8. AFlow: Automating Agentic Workflow Generation

Abstract

Constructing agentic workflows for LLMs is labor-intensive and not fully automated. AFlow reframes workflow optimization as a search problem over code graphs, using MCTS to iteratively refine workflows with execution feedback.

Key Contributions

  • Defines workflow optimization as code-graph search.

  • Enables smaller models to outperform GPT-4o at a fraction of the cost.

  • Achieves a 5.7% improvement over state-of-the-art baselines.

9. Data Interpreter: An LLM Agent For Data Science

Abstract

Existing approaches struggle with end-to-end data science workflows, dynamic task dependencies, and domain expertise requirements.

Data Interpreter introduces:

  • Hierarchical Graph Modeling: breaks down problems into subproblems with dynamic nodes.

  • Programmable Node Generation: iteratively refines and validates code for robustness.

Key Contributions

  • First LLM agent tailored for full data science workflows.

  • Achieves 25% accuracy improvement on InfiAgent-DABench.

  • Boosts machine learning, open-ended tasks, and MATH dataset performance significantly.

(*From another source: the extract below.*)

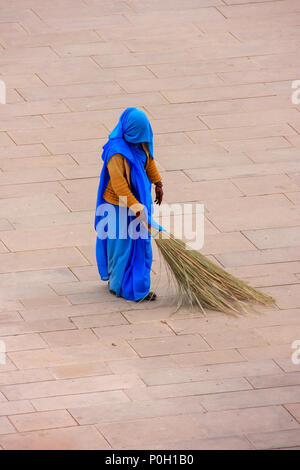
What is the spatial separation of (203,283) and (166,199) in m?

10. MetaGPT: Meta Programming for A Multi-Agent Collaborative Framework

Abstract

LLM-based multi-agent systems often fail on complex tasks due to cascading hallucinations. MetaGPT encodes Standard Operating Procedures (SOPs) into prompt sequences, streamlining workflows and reducing errors.

Key Contributions

  • Introduces meta-programming for multi-agent collaboration.

  • Incorporates SOP-based human workflows into agent prompts.

  • Enables efficient role assignment and task decomposition.

  • Demonstrates superior stability and accuracy in collaborative software engineering tasks.